##### ENTRIES PROVIDED #####

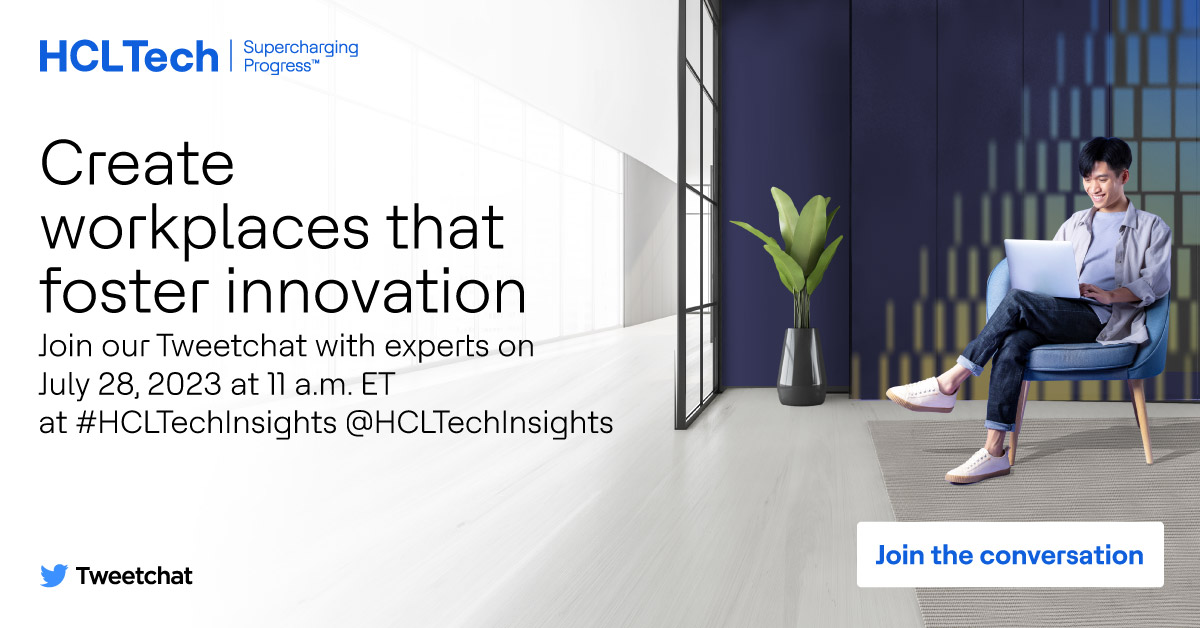 HCLTech | Supercharging Progress™

Create workplaces that foster innovation

Join our Tweetchat with experts on July 28, 2023 at 11 a.m. ET at #HCLTechInsights @HCLTechInsights

Tweetchat

Join the conversation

#####

→ EXERCISE OBJECTIVE
Would you please copy the lines above, from the one holding "Join our Tweetchat" through the last, and nothing else?

→ REPLY TO THE TASK
Join our Tweetchat with experts on July 28, 2023 at 11 a.m. ET at #HCLTechInsights @HCLTechInsights

Tweetchat

Join the conversation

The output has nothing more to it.